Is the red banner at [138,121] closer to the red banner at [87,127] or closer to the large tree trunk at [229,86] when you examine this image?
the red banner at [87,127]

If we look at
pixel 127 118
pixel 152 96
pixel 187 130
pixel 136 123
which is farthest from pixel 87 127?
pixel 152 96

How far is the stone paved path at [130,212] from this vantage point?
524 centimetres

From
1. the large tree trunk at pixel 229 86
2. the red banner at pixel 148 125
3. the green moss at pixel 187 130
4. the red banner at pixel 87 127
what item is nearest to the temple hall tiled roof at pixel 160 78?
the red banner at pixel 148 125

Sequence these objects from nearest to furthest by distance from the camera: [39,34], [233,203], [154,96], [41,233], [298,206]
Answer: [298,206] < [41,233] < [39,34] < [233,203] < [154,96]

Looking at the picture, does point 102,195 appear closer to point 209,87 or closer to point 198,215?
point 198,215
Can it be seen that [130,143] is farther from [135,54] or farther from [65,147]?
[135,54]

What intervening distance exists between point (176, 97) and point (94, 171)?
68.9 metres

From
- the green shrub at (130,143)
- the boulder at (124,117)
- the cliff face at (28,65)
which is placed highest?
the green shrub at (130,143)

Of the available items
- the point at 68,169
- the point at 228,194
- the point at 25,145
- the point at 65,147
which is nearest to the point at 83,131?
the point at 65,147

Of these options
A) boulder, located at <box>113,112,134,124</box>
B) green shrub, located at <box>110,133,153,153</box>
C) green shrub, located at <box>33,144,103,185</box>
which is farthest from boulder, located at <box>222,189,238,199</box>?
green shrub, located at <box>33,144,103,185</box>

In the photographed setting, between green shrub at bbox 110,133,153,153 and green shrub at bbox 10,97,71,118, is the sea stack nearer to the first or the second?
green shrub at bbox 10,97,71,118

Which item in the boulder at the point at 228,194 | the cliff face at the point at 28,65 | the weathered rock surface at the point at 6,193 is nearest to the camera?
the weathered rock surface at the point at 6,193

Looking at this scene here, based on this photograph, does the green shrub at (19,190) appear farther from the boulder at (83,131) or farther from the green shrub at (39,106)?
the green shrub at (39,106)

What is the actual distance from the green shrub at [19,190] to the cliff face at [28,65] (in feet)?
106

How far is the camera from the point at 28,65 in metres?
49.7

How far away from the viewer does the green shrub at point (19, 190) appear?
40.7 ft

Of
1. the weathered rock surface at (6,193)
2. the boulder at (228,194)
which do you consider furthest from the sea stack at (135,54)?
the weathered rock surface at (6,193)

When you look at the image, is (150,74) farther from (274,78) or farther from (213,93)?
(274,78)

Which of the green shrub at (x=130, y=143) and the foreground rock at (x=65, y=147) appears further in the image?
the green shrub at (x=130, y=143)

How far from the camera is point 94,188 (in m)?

• • • •

**REQUIREMENTS:**
Please retype every one of the entries above word for word, keeping each line and line break unchanged.

**CORRECT RESULT:**
Is the red banner at [138,121] closer to the red banner at [87,127] or closer to the large tree trunk at [229,86] when you examine this image?
the red banner at [87,127]

If we look at
pixel 127 118
pixel 152 96
pixel 187 130
pixel 136 123
which is farthest from pixel 87 127?
pixel 152 96

How far is the stone paved path at [130,212] from this vantage point?
524 centimetres

From
1. the large tree trunk at pixel 229 86
2. the red banner at pixel 148 125
3. the green moss at pixel 187 130
4. the red banner at pixel 87 127
what item is nearest to the temple hall tiled roof at pixel 160 78?
the red banner at pixel 148 125

Sequence these objects from nearest to furthest by distance from the camera: [39,34], [233,203], [154,96], [41,233], [298,206]
Answer: [298,206] < [41,233] < [39,34] < [233,203] < [154,96]

Looking at the picture, does point 102,195 appear closer to point 209,87 or closer to point 198,215?
point 198,215
Can it be seen that [130,143] is farther from [135,54] or farther from [65,147]?
[135,54]

What intervening distance exists between point (176, 97) and point (94, 171)?
68.9 metres

From
- the green shrub at (130,143)
- the boulder at (124,117)
- the cliff face at (28,65)
which is placed highest?
the green shrub at (130,143)

Of the available items
- the point at 68,169
- the point at 228,194
- the point at 25,145
- the point at 65,147
which is nearest to the point at 83,131?
the point at 65,147

Of these options
A) boulder, located at <box>113,112,134,124</box>
B) green shrub, located at <box>110,133,153,153</box>
C) green shrub, located at <box>33,144,103,185</box>
which is farthest from boulder, located at <box>222,189,238,199</box>?
green shrub, located at <box>33,144,103,185</box>

In the photographed setting, between green shrub at bbox 110,133,153,153 and green shrub at bbox 10,97,71,118, is the sea stack nearer to the first or the second?
green shrub at bbox 10,97,71,118

Which item in the boulder at the point at 228,194 | the cliff face at the point at 28,65 | the weathered rock surface at the point at 6,193 is nearest to the camera?
the weathered rock surface at the point at 6,193

Looking at this scene here, based on this photograph, does the green shrub at (19,190) appear farther from the boulder at (83,131) or farther from the green shrub at (39,106)?
the green shrub at (39,106)

What is the actual distance from the green shrub at [19,190] to the cliff face at [28,65] (in feet)?
106

How far is the camera from the point at 28,65 in metres?
49.7

How far away from the viewer does the green shrub at point (19, 190) appear?
40.7 ft

Of
1. the weathered rock surface at (6,193)
2. the boulder at (228,194)
which do you consider furthest from the sea stack at (135,54)?
the weathered rock surface at (6,193)

When you look at the image, is (150,74) farther from (274,78) or farther from (213,93)?
(274,78)

Which of the green shrub at (x=130, y=143) and the foreground rock at (x=65, y=147) appears further in the image?
the green shrub at (x=130, y=143)

How far from the camera is point 94,188 (in m)?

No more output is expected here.